Europe summit surprises with bold moves

By Toby Sterling

Associated Press

Published: Friday, June 29 2012 6:36 a.m. MDT

European Council President Herman Van Rompuy speaks during a media conference at an EU Summit in Brussels on Thursday, June 28, 2012. European leaders gathering Thursday in Brussels are set to sign off on a series of measures to boost economic growth but expectations of a breakthrough on the pooling of debt have fallen by the wayside.

Virginia Mayo, Associated Press

Enlarge photo»

BRUSSELS — After 18 disappointing summits, Europe's leaders appeared Friday to have finally come up with a set of short-term measures and long-term plans that show they are serious about solving their crippling debt crisis.

Meeting for the 19th time since the debt crisis exploded, leaders of the 17 countries that use the euro currency agreed they will let funds intended to bail out indebted governments funnel money directly to struggling banks as well. They said the move will "break the vicious circle" of bank bailouts piling debt onto already stressed governments.

European Council President Herman Van Rompuy called it a "breakthrough."

The decision is a victory for Spain and Italy, whose borrowing costs have risen to near unsustainable levels despite their efforts to cut spending and reform their labor markets.

In Germany, Chancellor Angela Merkel is likely to face a grilling from a skeptical German Parliament later. Heading into the summit, Merkel had stuck to her line that any financial help from Europe's bailout fund must come with tough conditions, so a decision allowing easier access without countries was widely seen as a defeat by the German press.

Merkel insisted the funds would still only be released when it was clear countries were undertaking serious reforms.

"We remain completely within our approach so far: help, trade-off, conditionality and control, and so I think we have done something important, but we have remained true to our philosophy of no help without a trade-off," Merkel told reporters in Brussels.

Leaders of the full 27-member European Union, which includes non-euro countries such as Britain and Poland, also agreed to a long-term framework toward tighter budgetary and political uion, though those plans will require treaty changes and won't be realized for years.

The scale of the moves were unexpected and provided investors a reason for optimism, even as analysts cast doubt on the plans' feasibility and noted that some fundamental problems with the common currency remain.

"I think the elements we put together will reassure the markets," said Eurogroup President Jean-Claude Juncker.

Mario Draghi, the head of the European Central Bank, was similarly optimistic.

"I'm actually quite pleased with the outcome of the European Council," Draghi said. "It showed the long-term commitment to the euro by all member states of the euro area. But also it reached tangible results in the shorter term."
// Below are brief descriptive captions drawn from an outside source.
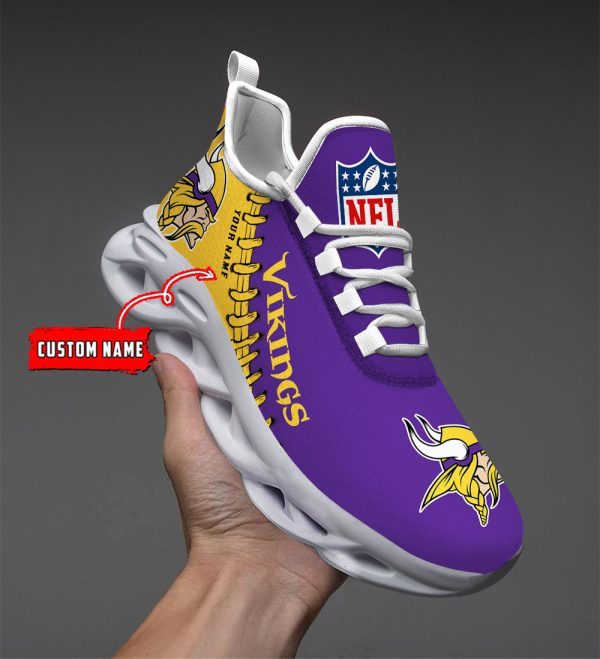 shoes vikings, minnesota vikings shoes, justin jefferson shoes, vikings nike shoes, minnesota vikings nike shoes, minnesota vikings crocs, mn vikings crocs, minnesota vikings tennis shoes, minnesota vikings footwear, minnesota vikings sneakers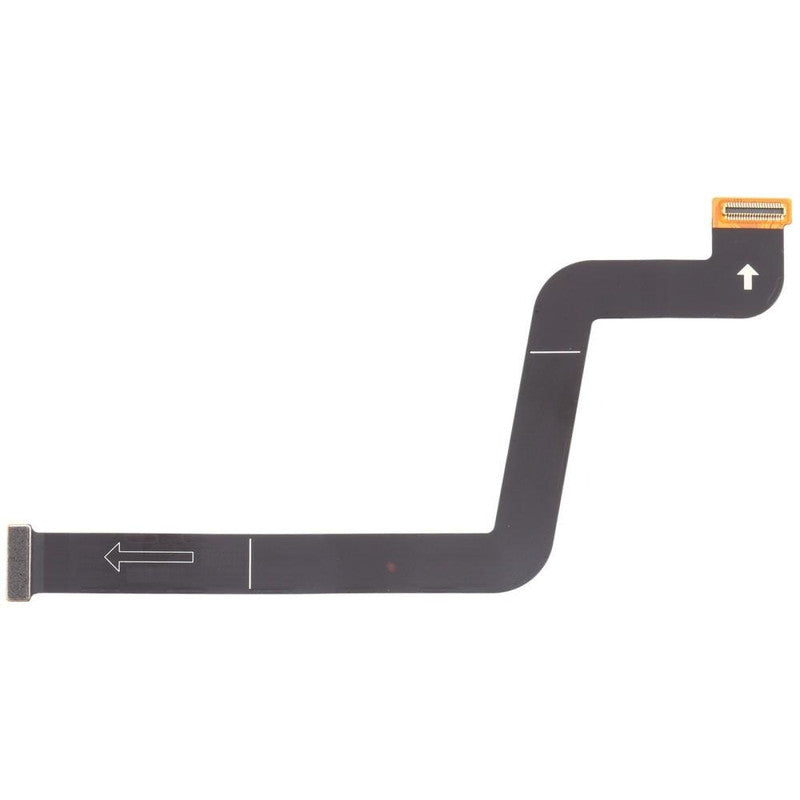 Lcd Flex Cable Stripe for Xiaomi Mi 10 Lite 5G by Zeespares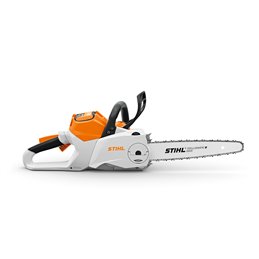 MSA 200 - Sistema AP Stihl MA032000012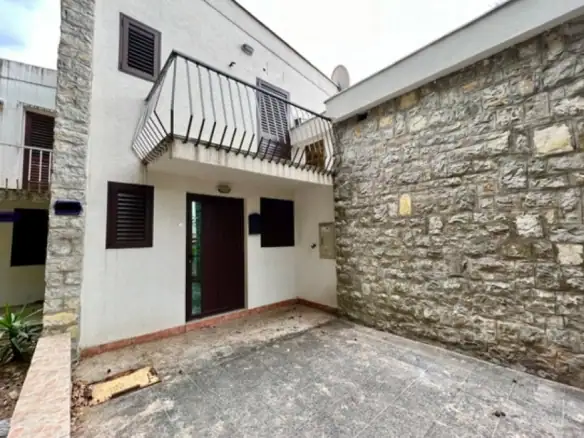 Kuća 75 m² – Petrovac, Budva — fotografija 2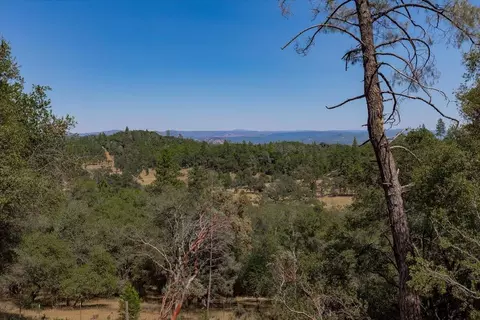 View/Area - 4961 Jackrabbit Dr, Placerville, CA 95667 photo 1 of 3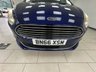USED 2016 66 FORD GALAXY 2.0 TDCi Titanium MPV 5dr Diesel Powershift Euro 6 (s/s) (180 ps) Top Spec!!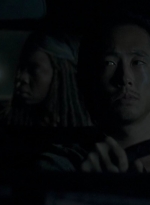 twd0511-1908.jpg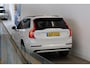Volvo XC90 T8 455PK AWD Ultra Dark | Pano-dak | Trekhaak | HUD | 360° | Privacy glas
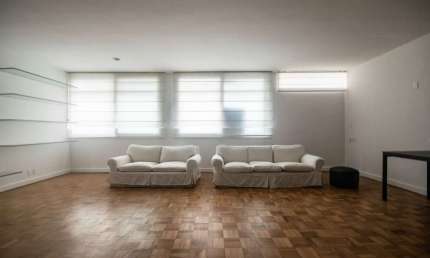 Apartamento com 2 quartos para alugar na Alameda Lorena, 1239, Jardins, São Paulo por R$ 7.512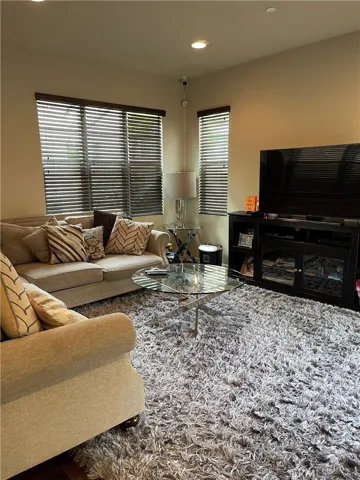21753 Bene Drive, Saugus, California 91350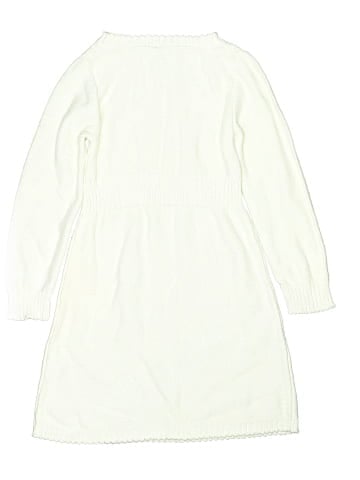 Cherokee Dress (view 2)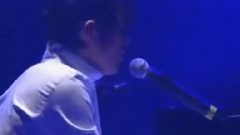 黑色幽默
He cited in particular the waiver of the ESM's preferred creditor status for Spain and the future possibility of using ESM for direct recapitalization of the banks, which is something that the ECB had advocated for some time.

But he said strict conditionality was essential to the program's credibility.

Stocks around the world surged Friday, with markets in countries on the front line of the crisis doing particularly well. Italy's FTSE MIB and Spain's IBEX indexes each rose 3 percent.

Perhaps more importantly, the yield on Spain's 10-year bond dropped by 0.32 percentage points to 6.58 percent. Italy's was down by 0.14 percentage points to 5.94 percent. Both countries have seen their rates edge toward the 7 percent level which is seen as unsustainable over the long term.